Spatial question records:
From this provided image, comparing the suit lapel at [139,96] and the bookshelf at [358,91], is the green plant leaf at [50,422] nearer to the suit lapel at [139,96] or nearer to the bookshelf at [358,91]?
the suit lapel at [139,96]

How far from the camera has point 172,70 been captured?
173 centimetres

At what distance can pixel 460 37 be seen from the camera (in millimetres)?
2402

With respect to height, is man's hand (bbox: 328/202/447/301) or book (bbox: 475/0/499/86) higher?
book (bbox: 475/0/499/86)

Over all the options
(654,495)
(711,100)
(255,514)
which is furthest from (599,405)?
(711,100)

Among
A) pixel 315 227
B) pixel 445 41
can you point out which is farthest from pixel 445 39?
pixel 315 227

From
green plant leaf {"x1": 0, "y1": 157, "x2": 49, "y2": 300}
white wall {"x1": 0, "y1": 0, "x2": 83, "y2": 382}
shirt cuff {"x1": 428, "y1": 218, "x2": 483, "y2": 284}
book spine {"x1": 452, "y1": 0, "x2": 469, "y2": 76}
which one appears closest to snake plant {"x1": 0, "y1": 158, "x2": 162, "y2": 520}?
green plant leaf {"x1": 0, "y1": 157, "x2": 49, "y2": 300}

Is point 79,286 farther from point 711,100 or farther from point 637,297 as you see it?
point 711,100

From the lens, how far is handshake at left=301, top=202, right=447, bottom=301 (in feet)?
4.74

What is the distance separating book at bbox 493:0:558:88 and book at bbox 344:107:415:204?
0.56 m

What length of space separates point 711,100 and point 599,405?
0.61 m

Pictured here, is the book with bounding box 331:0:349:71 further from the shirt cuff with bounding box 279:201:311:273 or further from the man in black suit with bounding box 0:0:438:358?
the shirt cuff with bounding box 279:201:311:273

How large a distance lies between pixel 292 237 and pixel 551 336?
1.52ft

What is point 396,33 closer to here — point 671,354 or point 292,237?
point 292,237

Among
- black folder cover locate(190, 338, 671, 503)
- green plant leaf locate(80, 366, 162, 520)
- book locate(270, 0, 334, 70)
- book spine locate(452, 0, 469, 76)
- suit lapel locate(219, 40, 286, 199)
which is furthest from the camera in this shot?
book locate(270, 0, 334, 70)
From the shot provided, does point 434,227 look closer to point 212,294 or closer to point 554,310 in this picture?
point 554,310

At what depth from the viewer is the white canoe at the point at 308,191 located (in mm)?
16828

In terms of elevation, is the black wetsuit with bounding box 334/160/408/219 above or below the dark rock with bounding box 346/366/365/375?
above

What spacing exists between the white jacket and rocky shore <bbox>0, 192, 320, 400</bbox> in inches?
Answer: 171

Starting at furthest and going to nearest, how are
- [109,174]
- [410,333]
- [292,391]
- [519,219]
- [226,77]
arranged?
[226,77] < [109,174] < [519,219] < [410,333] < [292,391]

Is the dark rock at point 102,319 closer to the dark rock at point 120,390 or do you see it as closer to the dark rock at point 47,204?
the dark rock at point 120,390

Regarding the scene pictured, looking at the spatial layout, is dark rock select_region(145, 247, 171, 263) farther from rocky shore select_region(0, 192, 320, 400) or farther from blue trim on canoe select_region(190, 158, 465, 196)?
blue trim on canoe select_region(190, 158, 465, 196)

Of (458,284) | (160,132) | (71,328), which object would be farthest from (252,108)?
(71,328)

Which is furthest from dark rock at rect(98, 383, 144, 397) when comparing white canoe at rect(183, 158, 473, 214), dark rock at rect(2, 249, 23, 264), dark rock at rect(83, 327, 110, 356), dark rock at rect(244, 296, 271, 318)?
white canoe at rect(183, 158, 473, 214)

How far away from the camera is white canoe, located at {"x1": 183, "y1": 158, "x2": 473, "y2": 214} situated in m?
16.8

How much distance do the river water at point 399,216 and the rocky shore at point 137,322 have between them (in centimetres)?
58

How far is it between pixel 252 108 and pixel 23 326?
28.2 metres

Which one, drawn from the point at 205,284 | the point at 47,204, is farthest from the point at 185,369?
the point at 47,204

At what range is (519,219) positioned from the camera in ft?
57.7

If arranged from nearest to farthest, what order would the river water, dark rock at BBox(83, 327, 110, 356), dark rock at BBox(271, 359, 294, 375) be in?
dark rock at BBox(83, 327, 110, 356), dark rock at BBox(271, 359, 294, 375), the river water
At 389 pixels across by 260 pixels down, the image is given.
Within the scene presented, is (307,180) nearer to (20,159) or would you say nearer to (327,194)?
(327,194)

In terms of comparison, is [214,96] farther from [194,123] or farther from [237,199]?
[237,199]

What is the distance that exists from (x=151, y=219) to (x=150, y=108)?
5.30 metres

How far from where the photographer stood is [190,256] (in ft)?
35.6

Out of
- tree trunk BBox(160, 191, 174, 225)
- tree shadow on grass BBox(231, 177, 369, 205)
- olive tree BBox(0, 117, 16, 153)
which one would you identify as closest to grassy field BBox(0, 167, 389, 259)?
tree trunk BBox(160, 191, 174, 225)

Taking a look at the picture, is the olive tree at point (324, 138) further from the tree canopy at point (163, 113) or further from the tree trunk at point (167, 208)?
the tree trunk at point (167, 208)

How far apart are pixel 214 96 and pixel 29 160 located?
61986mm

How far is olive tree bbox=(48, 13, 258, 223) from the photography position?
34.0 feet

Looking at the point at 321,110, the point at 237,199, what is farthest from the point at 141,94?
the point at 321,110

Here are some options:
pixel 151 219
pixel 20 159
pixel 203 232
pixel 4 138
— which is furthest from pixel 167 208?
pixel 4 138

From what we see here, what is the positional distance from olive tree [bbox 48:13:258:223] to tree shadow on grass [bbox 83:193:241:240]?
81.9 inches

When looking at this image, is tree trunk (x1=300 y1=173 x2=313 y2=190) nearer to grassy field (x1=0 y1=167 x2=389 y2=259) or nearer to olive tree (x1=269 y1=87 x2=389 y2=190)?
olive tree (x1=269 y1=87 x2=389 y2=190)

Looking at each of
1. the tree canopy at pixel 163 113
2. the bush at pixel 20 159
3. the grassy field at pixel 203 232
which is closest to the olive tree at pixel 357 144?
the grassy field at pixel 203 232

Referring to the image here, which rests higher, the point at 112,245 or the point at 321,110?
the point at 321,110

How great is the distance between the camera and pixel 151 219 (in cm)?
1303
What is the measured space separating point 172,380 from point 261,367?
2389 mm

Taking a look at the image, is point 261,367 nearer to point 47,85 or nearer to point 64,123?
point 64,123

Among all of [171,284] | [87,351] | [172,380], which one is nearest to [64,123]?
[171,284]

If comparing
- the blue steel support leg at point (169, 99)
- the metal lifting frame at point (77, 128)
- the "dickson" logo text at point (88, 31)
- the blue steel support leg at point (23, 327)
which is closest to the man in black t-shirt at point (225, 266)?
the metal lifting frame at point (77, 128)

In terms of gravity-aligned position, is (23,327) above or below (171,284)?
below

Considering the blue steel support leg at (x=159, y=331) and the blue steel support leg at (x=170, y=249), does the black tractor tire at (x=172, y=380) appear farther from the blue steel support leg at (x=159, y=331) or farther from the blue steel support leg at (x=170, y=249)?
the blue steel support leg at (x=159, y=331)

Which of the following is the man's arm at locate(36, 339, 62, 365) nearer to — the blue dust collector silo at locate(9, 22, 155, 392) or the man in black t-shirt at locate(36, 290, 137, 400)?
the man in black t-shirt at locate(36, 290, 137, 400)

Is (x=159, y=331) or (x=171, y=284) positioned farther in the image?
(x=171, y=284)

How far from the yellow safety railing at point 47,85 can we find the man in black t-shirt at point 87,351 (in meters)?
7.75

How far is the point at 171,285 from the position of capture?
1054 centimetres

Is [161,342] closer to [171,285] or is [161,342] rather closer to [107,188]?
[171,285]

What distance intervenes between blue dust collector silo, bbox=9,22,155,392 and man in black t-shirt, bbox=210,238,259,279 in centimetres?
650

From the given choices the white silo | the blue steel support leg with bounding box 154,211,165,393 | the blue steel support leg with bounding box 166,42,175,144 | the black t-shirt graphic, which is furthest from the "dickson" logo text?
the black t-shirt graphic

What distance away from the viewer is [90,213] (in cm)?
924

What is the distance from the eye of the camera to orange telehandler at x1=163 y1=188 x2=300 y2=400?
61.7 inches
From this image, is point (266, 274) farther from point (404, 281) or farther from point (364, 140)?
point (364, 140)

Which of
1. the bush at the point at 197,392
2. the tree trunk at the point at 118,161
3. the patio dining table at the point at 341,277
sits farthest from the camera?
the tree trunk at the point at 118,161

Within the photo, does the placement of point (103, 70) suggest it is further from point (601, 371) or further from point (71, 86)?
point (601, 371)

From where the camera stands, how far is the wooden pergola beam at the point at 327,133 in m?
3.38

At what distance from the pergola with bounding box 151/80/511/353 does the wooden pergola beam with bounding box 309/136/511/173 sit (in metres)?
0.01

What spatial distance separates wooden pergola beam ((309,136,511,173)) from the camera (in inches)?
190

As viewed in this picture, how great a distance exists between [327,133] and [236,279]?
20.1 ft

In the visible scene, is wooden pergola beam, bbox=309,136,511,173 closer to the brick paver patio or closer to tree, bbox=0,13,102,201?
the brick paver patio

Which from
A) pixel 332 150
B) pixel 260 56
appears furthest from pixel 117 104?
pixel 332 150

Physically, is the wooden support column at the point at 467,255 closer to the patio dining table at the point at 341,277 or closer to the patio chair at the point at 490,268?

**WRITTEN INSTRUCTION**: Rewrite the stretch of the listing above, from its start through the line containing "173 centimetres", as a numbered list with blank lines left out.

**THE RESPONSE**:
1. From this provided image, comparing the suit lapel at [139,96] and the bookshelf at [358,91], is the green plant leaf at [50,422] nearer to the suit lapel at [139,96] or nearer to the bookshelf at [358,91]?
2. the suit lapel at [139,96]
3. How far from the camera has point 172,70 been captured?
4. 173 centimetres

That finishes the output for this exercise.